__Twoje zadanie__: Zastąp w całym listingu „white gutter” wyrażeniem „rain gutter”, a resztę przepisz bez zmian. Proszę pominąć obrazy w odpowiedzi.

(Wiersze zbioru danych)
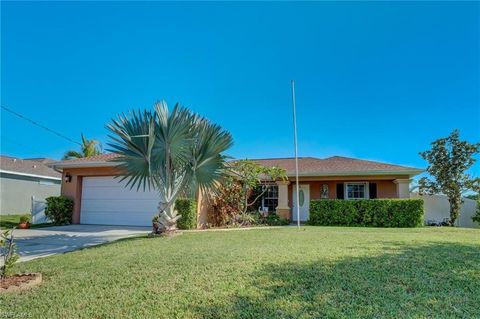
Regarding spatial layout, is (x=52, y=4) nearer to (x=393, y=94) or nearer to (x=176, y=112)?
(x=176, y=112)

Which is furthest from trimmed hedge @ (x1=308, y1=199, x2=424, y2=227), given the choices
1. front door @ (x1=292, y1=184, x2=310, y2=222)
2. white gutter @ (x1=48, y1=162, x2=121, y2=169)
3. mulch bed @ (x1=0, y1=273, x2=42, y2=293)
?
mulch bed @ (x1=0, y1=273, x2=42, y2=293)

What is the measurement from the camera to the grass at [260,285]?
3746mm

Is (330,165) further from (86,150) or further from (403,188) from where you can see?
(86,150)

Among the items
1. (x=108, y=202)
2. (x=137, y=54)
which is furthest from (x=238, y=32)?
(x=108, y=202)

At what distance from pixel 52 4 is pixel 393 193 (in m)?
18.2

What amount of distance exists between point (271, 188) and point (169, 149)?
10.0 m

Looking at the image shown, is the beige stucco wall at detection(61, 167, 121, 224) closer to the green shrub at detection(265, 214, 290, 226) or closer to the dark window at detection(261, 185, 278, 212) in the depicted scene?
the green shrub at detection(265, 214, 290, 226)

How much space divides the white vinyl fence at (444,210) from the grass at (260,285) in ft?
44.9

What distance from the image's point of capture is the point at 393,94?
1662 centimetres

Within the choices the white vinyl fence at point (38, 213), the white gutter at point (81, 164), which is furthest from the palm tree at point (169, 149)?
the white vinyl fence at point (38, 213)

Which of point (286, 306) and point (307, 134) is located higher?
point (307, 134)

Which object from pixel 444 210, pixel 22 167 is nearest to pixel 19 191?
pixel 22 167

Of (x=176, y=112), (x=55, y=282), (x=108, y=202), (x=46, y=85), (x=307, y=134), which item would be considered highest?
(x=46, y=85)

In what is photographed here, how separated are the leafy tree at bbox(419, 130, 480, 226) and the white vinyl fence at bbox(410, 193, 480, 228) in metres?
0.78
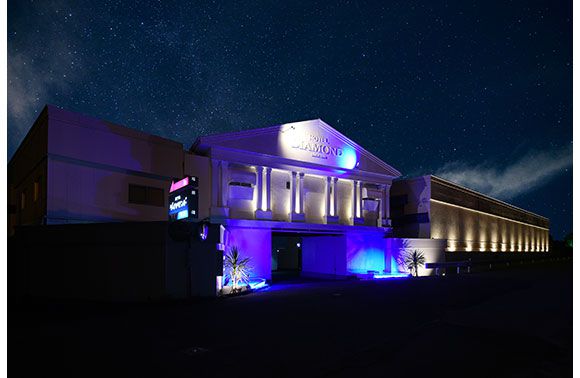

__Wynik ćwiczenia__:
Regarding spatial layout, is (x=52, y=4) nearer to (x=393, y=94) or nearer to (x=176, y=112)?
(x=176, y=112)

Which is furthest from trimmed hedge @ (x1=308, y1=199, x2=424, y2=227), given the choices
1. front door @ (x1=292, y1=184, x2=310, y2=222)
2. rain gutter @ (x1=48, y1=162, x2=121, y2=169)
3. mulch bed @ (x1=0, y1=273, x2=42, y2=293)
?
mulch bed @ (x1=0, y1=273, x2=42, y2=293)

What is the measurement from the camera to the grass at [260,285]?
3746mm

Is (330,165) further from (86,150) or further from (403,188) from where you can see?
(86,150)

Among the items
1. (x=108, y=202)
2. (x=137, y=54)
which is furthest from (x=238, y=32)?
(x=108, y=202)

At what distance from pixel 52 4 is pixel 393 193 (in m)?
18.2

What amount of distance exists between point (271, 188) and point (169, 149)?
10.0 m

Looking at the image shown, is the beige stucco wall at detection(61, 167, 121, 224) closer to the green shrub at detection(265, 214, 290, 226) or closer to the dark window at detection(261, 185, 278, 212) in the depicted scene?
the green shrub at detection(265, 214, 290, 226)

How much space divides the white vinyl fence at (444,210) from the grass at (260,285) in ft?
44.9

What distance from the image's point of capture is the point at 393,94?
1662 centimetres

Within the choices the white vinyl fence at point (38, 213), the rain gutter at point (81, 164), which is furthest from the palm tree at point (169, 149)?
the white vinyl fence at point (38, 213)

Which of point (286, 306) and point (307, 134) is located higher?
point (307, 134)

Which object from pixel 444 210, pixel 22 167 is nearest to pixel 19 191?
pixel 22 167

Of (x=176, y=112), (x=55, y=282), (x=108, y=202), (x=46, y=85), (x=307, y=134), which item would be considered highest?
(x=46, y=85)

In what is photographed here, how separated are the leafy tree at bbox(419, 130, 480, 226) and the white vinyl fence at bbox(410, 193, 480, 228) in metres?
0.78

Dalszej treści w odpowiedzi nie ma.